Le perdí rastro a Cigarrón por muchos años, hasta que un día, mucho tiempo después de la desaparición del mercado de la PPG, lo vi con su carreta, estacionado en una esquina al frente de la maternidad Enrique Sotomayor. Allí estaba, igual como lo recordaba. Incluso me pareció que no había envejecido en lo más mínimo (eso me llamó muchísimo la atención). Lo saludé. Supongo que me devolvió el saludo por cortesía, no creo que se acordara de mi, antes un niño de 12-14 años y aquella vez ya con más de 35. No le compré libros en esa ocasión. Los títulos que tenía ya no me llamaron la atención; sus temáticas se habían vuelto más mundanas, supongo que tuvo que adaptarse al mercado; sus libros me parecieron desprolijos o más sucios que de costumbre. Al final del día, pensandolo mejor, quizá eran los mismos libros de siempre y era yo el distinto.
Su carreta estaba pintada de aquella pintura de esmalte con la que se pintaban, indistintamente, las picanterías y los baños públicos. Los bordes de la carreta habían merecido un especial azul chillón. Eso sí, el escudo del club deportivo estaba allí, intacto y brillante. De las cuatro esquinas de la carreta salían ahora unos palos de escoba de los que había colgado unos cordeles donde exhibía antiguas revistas Estadio y Buen Hogar. También vendía lotería. Me dio gusto verlo.

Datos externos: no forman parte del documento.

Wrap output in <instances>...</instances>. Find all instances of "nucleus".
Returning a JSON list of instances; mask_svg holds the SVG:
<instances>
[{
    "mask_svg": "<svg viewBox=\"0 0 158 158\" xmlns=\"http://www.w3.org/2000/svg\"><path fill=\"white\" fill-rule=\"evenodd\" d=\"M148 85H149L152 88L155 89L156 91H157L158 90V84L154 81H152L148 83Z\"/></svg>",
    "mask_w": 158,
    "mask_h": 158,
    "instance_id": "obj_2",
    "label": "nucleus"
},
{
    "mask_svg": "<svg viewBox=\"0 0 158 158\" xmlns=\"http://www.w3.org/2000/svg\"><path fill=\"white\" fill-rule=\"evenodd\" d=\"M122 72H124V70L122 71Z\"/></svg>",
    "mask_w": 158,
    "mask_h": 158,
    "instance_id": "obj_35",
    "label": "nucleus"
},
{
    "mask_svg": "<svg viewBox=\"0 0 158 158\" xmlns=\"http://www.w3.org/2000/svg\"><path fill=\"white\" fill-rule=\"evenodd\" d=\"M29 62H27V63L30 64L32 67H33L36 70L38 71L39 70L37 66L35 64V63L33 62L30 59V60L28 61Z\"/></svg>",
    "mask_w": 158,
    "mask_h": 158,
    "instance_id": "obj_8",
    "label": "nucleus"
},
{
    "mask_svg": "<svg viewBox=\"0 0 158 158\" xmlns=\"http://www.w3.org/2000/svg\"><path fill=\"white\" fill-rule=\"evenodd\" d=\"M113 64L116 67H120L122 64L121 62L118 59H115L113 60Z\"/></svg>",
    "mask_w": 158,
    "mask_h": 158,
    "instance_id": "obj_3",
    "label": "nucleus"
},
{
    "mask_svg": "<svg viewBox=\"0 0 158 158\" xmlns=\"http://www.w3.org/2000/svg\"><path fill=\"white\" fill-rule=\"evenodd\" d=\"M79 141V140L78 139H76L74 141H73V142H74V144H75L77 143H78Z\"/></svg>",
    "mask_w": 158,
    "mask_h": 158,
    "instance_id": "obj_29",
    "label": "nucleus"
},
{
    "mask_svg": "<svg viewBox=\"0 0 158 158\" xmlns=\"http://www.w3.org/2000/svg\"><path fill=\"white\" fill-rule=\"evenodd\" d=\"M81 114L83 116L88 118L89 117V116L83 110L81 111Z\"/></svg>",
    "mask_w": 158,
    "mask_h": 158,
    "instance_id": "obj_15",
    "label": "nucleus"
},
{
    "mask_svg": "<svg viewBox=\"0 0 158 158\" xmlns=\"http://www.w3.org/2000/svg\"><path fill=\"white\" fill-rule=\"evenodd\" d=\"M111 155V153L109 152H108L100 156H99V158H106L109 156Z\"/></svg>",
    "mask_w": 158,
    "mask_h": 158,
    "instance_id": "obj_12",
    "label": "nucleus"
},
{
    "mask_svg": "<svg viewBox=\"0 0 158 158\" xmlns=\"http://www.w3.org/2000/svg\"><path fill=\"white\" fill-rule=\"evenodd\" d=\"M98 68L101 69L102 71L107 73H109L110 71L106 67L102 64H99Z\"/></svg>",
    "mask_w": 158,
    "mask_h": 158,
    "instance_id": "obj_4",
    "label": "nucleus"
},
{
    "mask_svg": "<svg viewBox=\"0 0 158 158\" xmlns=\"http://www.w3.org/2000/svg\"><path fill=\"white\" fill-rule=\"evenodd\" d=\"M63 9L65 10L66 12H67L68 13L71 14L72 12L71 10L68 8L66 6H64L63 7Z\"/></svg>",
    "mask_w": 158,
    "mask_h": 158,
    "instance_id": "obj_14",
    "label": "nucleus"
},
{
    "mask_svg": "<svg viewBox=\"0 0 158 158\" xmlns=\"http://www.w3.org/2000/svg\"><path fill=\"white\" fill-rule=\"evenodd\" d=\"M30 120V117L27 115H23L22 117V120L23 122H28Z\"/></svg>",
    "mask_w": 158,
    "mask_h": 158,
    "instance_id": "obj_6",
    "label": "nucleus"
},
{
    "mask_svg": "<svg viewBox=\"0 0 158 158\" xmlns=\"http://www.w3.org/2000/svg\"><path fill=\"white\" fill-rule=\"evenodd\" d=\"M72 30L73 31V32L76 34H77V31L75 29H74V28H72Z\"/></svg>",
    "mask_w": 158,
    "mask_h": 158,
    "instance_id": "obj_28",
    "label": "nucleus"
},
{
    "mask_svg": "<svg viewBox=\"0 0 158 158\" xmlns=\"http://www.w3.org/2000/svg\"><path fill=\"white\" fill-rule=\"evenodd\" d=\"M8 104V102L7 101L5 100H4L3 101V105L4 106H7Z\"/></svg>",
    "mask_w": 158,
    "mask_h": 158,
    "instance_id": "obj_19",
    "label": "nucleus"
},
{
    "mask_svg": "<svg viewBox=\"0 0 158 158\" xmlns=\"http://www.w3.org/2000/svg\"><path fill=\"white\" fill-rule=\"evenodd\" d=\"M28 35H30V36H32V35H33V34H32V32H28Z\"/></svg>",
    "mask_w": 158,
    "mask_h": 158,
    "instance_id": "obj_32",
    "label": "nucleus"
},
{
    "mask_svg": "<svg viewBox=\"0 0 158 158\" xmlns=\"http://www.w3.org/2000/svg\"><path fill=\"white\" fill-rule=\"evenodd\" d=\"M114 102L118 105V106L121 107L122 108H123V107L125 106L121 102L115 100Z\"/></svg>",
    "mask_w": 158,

Pasaron varios años más, hasta que hace no mucho, en plena pandemia, visité un viejo puesto de libros cerca del mercado central. Era un local que no había visto antes, puerta enrollable, de frente estrecho, pero muy profundo y a medida que uno ingresaba se iba poniendo más oscuro. Sentí que ingresaba a una mina. En mi cabeza comenzó a engendrarse una historia; que aquel local había nacido de los saldos rematados de alguna librería que cerró. Pensé esto porque muchos de los libros estaban polvosos, pero intactos y además repetidos. También había ejemplares de segunda mano y algunos de historia. Me quedé un rato, tome un par y me dirigí a la salida para pagarlos, cuando de pronto, con el rabo del ojo vi algo que hizo clic de inmediato en mi cabeza. El escudo de Cigarrón, estaba allí en la pared, colgado, intacto, exacto, menos brillante, pero el mismo.
Me apresuré a preguntarle al encargado cómo había obtenido el escudo y cuál era su historia. Me contó la historia de Cigarrón. Era más triste de lo que uno se podía imaginar detrás de la fachada de intelectual de carretilla. Cigarrón murió sólo, de cáncer al pulmón. El tabaco destruyó su organismo poco a poco. Luchó por muchos años contra la enfermedad y al final del día, sus amigos, los escuchadores de historias junto a la carreta organizaron un bingo y una colecta para pagar sus gastos médicos. Languideciendo en el hospital y ya casi sin poder respirar, regaló a sus benefactores el único activo que aún le quedaba: su brillante escudo del Club Sport Emelec.
Este escrito es un homenaje a aquel personaje guayaquileño, cuyo nombre nunca supe, pero que sus amigos apodaron como Cigarrón, el intelectual de la carretilla.